>> Begin MATERIAL SHOWN

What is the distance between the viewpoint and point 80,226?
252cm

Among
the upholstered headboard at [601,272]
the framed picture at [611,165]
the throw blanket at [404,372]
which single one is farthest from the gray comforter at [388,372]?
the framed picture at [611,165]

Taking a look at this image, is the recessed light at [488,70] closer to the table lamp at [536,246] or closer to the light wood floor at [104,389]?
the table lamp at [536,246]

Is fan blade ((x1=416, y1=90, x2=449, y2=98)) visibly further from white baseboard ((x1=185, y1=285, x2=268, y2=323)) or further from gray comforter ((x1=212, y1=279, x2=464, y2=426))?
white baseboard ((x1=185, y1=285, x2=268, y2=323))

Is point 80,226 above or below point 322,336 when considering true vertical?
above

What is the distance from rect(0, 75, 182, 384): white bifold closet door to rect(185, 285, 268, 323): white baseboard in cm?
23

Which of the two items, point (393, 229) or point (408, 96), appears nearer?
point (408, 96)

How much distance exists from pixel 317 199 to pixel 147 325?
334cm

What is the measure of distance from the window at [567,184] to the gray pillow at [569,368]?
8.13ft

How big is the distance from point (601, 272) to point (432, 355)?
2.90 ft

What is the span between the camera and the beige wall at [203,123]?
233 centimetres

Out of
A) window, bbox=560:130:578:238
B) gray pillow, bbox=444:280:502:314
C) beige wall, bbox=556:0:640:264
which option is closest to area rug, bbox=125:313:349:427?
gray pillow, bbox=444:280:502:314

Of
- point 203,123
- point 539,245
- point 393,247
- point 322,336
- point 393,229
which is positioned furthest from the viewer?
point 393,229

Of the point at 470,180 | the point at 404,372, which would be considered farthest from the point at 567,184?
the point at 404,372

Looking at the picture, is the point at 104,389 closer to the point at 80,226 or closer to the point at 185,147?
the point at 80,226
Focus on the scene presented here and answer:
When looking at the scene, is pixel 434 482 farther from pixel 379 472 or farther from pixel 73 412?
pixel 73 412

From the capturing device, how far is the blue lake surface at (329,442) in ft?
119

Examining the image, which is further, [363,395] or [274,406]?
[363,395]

>> End MATERIAL SHOWN

▶ WRITTEN TASK:
Copy all the records above again, swapping each "gray comforter" for "blue comforter" and leaving everything else unchanged.

▶ IN RESPONSE:
What is the distance between the viewpoint and point 80,226?
252cm

Among
the upholstered headboard at [601,272]
the framed picture at [611,165]
the throw blanket at [404,372]
which single one is farthest from the blue comforter at [388,372]?
the framed picture at [611,165]

Taking a look at this image, is the recessed light at [488,70] closer to the table lamp at [536,246] or closer to the light wood floor at [104,389]?
the table lamp at [536,246]

Is fan blade ((x1=416, y1=90, x2=449, y2=98)) visibly further from white baseboard ((x1=185, y1=285, x2=268, y2=323)) or further from blue comforter ((x1=212, y1=279, x2=464, y2=426))?
white baseboard ((x1=185, y1=285, x2=268, y2=323))

Is point 80,226 above or below point 322,336 when considering true vertical?
above

What is the distance from rect(0, 75, 182, 384): white bifold closet door to rect(185, 285, 268, 323): white baseboard in cm?
23

Which of the two items, point (393, 229) or point (408, 96), appears nearer?
point (408, 96)

How much distance exists from pixel 317 199 to pixel 147 325?
334cm

What is the measure of distance from the window at [567,184] to the gray pillow at [569,368]?
8.13ft

How big is the distance from point (601, 272) to point (432, 355)?
2.90 ft

What is the span between the camera and the beige wall at [203,123]?
233 centimetres

Out of
A) window, bbox=560:130:578:238
B) gray pillow, bbox=444:280:502:314
C) beige wall, bbox=556:0:640:264
which option is closest to area rug, bbox=125:313:349:427?
gray pillow, bbox=444:280:502:314

Of
- point 203,123
- point 539,245
- point 393,247
- point 322,336
- point 393,229
which is positioned furthest from the viewer?
point 393,229

Of the point at 470,180 | the point at 404,372, which would be considered farthest from the point at 567,184?
the point at 404,372

Looking at the picture, is the point at 104,389 closer to the point at 80,226 or closer to the point at 185,147?
the point at 80,226
Focus on the scene presented here and answer:
When looking at the scene, is pixel 434 482 farther from pixel 379 472 or farther from pixel 73 412?
pixel 73 412

From the capturing device, how far is the blue lake surface at (329,442) in ft?
119

Examining the image, which is further, [363,395] or [274,406]?
[363,395]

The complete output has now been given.